Upayanya untuk mengubah pandangan itu menjadi tidaklah mudah, secara pribadi Ia mengaku hampir dua tahun lamanya berjuang untuk bisa diterima oleh mereka di Papua sebagai 'saudara'.
"Setelah mereka menerima kita sebagai keluarga barulah saya jelaskan bahwa Kodam itu ada di Papua untuk melindungi rakyat, mereka juga mulai terbuka," tuturnya.
Rasa syukur yang mendalam baginya adalah pada suatu kesempatan, Kolonel Edward pernah berkenalan dengan orang baru di Papua yang ternyata telah mengenal dia sebelumnya. Ternyata hal tersebut dikarenakan anak-anak yang selama ini sering bermain dan ibadah dirumah, bercerita kepada saudara-saudara mereka di kampung.

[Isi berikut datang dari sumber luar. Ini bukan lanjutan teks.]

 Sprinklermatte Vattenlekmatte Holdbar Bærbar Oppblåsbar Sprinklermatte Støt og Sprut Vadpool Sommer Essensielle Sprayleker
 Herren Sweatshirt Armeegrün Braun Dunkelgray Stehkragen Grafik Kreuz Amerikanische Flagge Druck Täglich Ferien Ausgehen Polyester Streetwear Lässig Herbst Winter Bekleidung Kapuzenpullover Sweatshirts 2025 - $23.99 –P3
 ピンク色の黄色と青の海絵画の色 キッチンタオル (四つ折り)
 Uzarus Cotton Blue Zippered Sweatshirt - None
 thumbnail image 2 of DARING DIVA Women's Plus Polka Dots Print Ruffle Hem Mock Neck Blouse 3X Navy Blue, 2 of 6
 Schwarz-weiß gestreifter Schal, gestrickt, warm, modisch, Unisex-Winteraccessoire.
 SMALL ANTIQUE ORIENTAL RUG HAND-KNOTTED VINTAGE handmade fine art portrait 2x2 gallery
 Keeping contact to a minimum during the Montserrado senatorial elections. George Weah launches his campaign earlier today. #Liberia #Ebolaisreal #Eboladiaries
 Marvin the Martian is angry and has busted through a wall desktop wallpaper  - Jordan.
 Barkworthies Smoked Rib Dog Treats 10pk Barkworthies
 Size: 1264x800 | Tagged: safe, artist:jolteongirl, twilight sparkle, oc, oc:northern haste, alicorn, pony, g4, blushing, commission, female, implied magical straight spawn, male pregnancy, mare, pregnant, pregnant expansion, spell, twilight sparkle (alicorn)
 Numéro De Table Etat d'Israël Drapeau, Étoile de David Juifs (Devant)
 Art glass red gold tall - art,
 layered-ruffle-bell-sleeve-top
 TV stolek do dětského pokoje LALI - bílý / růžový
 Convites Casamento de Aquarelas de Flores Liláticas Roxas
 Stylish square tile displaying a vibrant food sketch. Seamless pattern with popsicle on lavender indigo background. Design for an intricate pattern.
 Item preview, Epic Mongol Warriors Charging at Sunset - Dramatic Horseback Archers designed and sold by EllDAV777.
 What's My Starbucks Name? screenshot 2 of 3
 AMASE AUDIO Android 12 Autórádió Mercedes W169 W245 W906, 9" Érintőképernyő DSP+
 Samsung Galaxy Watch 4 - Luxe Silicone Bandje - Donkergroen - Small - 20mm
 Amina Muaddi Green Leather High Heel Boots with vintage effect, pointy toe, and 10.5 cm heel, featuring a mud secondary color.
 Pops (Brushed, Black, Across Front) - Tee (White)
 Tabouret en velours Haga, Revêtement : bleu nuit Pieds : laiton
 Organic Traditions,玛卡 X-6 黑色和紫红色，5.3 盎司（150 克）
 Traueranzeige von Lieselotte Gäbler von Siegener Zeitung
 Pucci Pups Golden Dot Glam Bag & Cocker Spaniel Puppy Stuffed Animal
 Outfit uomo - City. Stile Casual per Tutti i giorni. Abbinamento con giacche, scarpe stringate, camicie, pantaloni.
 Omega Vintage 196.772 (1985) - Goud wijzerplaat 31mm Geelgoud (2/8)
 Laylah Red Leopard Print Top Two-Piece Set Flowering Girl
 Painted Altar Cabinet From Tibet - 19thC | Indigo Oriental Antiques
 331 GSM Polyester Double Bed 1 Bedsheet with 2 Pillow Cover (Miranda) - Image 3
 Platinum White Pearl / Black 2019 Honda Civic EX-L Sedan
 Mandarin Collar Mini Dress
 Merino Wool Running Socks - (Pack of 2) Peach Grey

"Kok bapak tahu? Iya mereka cerita pak. Haduh saya, puji Tuhan. Terima kasih pak sudah merawat anak-anak kami, saya jadi terharu, hal-hal itu yang membuat saya makin lama, makin betah, dan gak bisa dinilai dengan uang," sambungnya.
Hal tersebut membuat dirinya merasakan rasa syukur yang luar biasa, lantaran membuat orang lain menjadi senang. Dukungan sang Istri pun terus menjadi dorongan baginya untuk terus mengayomi anak-anak Papua.
Sempat merasa khawatir tidak cukup anggaran untuk membuat masakan bagi mereka, namun sang istri yakin bahwa berkat Tuhan selalu mengalir.
"Beras itu berapa kilo setiap bulan itu gak hitung-hitungan. Pasti ada saja (rezeki)," paparnya.
Waktu berjalan, Kolonel Edward merasa sedih lantaran harus meninggalkan Papua. Lantaran Ia sangat mencintai anak-anak Papua, bahkan sempat khawatir siapa yang menggantikannya untuk bisa mengayomi mereka.
"Saya dengan istri menangis karena harus meninggalkan mereka. Gimana ada lagi gak Tuhan kirimkan orang yang sayang dengan mereka, saya sampai berpikir seperti itu," tuturnya dengan haru.
Tidak lupa, Ia juga mengingat kebaikan para orang tua anak-anak Papua di mana salah satunya ada yang berjualan sayuran. Bukannya menerima uang pembelian dari istri, kami malah diminta untuk mengambil sayur tersebut tanpa bayar. Hal tersebut terjadi lantaran anak dari penjual sayur tersebut selalu diayomi olehnya.
"Kan ada mamanya jualan sayur, kalau istri saya datang ke situ mereka langsung gak mau dibayar malah dikasih, kalau gini caranya kita gak mau belanja di sini, jangan mama katanya, abis gak mau dibayar," sambunganya.
Kini Kolonel Edward harus meninggalkan Papua kembali, sebab situasi yang sama pada Tahun 2015 dia juga sempat pindah ke Kupang dan kembali ke Papua. Namun kali ini dirasa berbeda, anak-anak Papua termasuk para orangtuanya turut bersedih melepas Kolonel Edward yang harus bertugas di Bandung.
"Ya mereka berat hati juga," paparnya.
Kolonel Edward yang juga dikenal sebagai Youtuber dari TNI AD ini, juga menyampaikan agar channelnya serta postingan di sosial medianya terkait orang-orang Papua, diharapkan menjadi inspirasi bagi masyarakat lainnya untuk membantu saudara-saudara kita di Papua.
"Dengan mengupload ini, saya bukan mau pamer tapi mengundang teman dan banyak orang di Jakarta yang ingin menyalurkan bantuan tapi gak tau kemana, akhirnya usai melihat postingan saya mereka kasih baju, tas, bola, susu dan lain lain. Saya hanya menyalurkan saja, hasilnya saya share di media sosial," ujarnya.
"Positifnya orang bisa melihat dunia yang lain, dan bisa menyalurkan berkat bagi banyak orang," tutur Edward Sitorus.